**What you are asked to do:**
Repeat exactly, and only, the lines from the one holding "Observed here in" through the last line of the records below.

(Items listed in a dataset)
- - -

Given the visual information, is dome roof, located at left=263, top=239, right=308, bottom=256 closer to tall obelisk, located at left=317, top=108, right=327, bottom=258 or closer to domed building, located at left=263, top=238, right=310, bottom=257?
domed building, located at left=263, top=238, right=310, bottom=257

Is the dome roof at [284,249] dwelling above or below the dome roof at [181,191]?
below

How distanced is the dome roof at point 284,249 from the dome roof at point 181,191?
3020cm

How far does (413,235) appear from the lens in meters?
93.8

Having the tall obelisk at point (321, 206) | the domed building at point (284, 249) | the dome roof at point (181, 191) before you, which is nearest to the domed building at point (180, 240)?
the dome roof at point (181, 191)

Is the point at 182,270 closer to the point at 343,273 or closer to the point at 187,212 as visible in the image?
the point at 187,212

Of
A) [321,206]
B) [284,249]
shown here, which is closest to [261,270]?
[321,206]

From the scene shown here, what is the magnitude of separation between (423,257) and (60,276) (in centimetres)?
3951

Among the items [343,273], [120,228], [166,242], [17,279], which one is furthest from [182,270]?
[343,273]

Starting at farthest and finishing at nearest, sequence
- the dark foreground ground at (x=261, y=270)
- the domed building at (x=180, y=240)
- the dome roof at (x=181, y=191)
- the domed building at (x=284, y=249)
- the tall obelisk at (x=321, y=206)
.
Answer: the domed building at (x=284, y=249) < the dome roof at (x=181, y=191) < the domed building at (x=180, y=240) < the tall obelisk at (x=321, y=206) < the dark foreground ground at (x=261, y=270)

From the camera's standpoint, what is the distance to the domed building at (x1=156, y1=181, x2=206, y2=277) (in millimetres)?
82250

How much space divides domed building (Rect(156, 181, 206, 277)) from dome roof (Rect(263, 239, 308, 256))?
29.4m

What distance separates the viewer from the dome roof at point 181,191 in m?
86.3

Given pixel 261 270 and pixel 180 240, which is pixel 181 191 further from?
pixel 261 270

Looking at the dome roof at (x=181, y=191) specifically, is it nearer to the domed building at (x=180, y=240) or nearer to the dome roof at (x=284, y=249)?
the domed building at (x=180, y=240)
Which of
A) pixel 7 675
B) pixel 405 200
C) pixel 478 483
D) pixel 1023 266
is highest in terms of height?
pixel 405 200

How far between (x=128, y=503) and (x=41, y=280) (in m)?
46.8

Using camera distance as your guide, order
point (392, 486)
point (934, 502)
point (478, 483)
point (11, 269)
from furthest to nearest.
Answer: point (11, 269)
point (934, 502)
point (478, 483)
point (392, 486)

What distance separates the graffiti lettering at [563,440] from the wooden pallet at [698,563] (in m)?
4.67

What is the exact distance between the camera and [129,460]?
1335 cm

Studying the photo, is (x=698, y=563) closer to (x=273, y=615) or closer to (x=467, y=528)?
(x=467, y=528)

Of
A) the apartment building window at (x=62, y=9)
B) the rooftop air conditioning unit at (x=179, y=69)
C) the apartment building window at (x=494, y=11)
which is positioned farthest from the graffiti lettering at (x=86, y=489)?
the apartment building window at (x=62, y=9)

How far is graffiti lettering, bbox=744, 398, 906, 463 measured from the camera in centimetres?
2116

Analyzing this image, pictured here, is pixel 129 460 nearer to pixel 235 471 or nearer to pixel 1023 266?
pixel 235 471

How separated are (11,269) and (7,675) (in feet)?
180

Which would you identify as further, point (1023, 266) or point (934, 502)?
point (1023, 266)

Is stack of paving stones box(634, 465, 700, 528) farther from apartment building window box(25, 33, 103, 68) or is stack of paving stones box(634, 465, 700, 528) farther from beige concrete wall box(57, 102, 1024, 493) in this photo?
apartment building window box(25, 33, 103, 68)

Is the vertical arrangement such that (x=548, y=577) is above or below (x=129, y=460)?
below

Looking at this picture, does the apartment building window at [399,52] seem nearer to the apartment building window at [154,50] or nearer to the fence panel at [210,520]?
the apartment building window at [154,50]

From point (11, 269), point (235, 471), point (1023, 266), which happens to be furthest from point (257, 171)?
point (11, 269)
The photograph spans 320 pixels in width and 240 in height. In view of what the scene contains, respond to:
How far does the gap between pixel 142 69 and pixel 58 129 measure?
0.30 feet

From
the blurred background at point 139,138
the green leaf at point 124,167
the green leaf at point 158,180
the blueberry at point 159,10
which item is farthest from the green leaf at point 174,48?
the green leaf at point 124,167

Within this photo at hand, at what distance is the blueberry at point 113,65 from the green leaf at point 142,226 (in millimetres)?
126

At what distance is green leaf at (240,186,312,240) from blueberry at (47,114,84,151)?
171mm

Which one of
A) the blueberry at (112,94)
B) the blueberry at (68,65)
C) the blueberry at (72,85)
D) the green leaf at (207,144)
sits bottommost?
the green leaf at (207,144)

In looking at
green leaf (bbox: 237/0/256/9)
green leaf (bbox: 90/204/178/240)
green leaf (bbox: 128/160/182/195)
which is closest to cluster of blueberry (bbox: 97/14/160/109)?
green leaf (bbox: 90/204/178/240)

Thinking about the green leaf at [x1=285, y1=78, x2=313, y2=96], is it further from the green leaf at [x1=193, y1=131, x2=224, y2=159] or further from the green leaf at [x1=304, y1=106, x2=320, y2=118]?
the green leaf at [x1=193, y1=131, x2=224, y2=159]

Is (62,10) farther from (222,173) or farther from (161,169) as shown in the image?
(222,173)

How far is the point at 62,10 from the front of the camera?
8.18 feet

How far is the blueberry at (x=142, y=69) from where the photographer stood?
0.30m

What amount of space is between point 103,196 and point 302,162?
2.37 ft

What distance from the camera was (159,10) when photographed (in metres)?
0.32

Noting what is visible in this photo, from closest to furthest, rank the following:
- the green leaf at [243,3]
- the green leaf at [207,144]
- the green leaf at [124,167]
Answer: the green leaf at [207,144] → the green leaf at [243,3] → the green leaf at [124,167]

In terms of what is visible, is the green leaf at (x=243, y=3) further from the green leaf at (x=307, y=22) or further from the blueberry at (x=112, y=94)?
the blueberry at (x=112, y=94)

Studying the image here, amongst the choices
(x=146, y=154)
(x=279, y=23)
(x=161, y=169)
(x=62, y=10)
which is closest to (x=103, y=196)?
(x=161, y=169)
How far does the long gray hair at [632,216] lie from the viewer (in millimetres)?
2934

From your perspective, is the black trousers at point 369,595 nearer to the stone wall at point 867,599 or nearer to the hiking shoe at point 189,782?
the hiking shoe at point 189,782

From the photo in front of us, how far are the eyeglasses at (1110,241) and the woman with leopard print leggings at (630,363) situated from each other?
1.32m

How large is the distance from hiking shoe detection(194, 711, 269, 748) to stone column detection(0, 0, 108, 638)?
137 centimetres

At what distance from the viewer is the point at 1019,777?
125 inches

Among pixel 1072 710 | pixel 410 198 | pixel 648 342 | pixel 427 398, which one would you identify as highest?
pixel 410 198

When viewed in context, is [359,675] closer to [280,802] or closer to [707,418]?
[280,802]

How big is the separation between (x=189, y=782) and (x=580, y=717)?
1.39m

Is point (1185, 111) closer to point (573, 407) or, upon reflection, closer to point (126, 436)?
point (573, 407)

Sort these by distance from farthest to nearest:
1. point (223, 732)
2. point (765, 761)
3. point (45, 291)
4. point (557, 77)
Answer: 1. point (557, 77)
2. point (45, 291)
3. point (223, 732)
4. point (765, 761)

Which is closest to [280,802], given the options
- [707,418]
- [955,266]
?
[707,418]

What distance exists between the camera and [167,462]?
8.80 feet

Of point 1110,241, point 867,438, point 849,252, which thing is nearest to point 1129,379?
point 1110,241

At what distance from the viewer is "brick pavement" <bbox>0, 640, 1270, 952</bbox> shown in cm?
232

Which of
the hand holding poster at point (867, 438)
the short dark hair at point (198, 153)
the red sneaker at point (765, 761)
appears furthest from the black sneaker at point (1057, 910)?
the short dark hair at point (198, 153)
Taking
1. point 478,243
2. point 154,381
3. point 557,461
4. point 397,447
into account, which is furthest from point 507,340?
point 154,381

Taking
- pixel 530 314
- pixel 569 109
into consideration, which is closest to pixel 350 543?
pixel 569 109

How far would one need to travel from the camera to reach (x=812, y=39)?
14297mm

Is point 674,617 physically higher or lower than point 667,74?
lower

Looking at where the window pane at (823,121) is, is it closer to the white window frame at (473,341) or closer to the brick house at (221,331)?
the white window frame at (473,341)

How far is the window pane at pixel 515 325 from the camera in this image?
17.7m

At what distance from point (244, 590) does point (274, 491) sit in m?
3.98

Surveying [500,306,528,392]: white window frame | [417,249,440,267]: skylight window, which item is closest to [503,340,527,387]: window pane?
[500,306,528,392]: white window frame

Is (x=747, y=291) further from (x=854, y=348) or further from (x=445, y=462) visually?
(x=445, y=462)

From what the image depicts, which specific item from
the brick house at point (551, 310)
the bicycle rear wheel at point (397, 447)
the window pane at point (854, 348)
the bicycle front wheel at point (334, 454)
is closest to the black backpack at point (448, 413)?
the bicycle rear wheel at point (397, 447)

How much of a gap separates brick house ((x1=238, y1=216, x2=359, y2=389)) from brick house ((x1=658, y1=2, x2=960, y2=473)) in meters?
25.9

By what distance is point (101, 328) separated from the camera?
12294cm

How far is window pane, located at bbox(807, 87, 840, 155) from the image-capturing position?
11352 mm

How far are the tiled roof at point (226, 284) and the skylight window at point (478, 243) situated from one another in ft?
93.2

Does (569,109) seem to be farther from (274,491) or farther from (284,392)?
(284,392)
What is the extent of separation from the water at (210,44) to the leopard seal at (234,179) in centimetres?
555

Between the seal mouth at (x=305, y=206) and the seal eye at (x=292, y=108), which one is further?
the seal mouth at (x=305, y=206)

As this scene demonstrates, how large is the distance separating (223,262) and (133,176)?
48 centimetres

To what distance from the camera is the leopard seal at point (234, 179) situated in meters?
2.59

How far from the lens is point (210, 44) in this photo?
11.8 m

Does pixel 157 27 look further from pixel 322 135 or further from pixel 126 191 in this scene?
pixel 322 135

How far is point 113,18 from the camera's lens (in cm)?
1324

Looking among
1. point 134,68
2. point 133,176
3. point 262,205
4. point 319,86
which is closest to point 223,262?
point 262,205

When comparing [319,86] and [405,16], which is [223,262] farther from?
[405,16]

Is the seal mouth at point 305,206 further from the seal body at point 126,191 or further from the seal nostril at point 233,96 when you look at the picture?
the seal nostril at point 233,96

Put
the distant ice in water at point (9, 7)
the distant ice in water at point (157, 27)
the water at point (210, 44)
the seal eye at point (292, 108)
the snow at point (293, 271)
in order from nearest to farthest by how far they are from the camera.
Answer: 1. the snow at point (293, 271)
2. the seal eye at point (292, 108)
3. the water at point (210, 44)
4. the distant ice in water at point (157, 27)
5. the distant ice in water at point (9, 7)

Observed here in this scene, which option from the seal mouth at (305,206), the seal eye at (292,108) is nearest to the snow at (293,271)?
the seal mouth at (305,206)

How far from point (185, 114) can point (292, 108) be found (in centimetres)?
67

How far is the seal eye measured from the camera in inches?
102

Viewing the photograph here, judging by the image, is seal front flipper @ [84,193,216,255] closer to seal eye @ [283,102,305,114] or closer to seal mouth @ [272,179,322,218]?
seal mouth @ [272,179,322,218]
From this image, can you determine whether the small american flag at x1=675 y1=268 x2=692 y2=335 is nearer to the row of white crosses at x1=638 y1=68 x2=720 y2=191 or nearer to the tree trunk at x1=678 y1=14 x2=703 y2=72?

- - -

**Task result:**
Observed here in this scene, which option from the seal mouth at (305,206), the seal eye at (292,108) is nearest to the snow at (293,271)?
the seal mouth at (305,206)

How far from point (185, 114) can point (292, 108) be found (in centimetres)?
67

How far is the seal eye measured from the camera in inches?
102

Viewing the photograph here, judging by the image, is seal front flipper @ [84,193,216,255] closer to seal eye @ [283,102,305,114] or closer to seal mouth @ [272,179,322,218]?
seal mouth @ [272,179,322,218]
From this image, can you determine whether the small american flag at x1=675 y1=268 x2=692 y2=335 is nearer to the row of white crosses at x1=638 y1=68 x2=720 y2=191 or nearer to the tree trunk at x1=678 y1=14 x2=703 y2=72?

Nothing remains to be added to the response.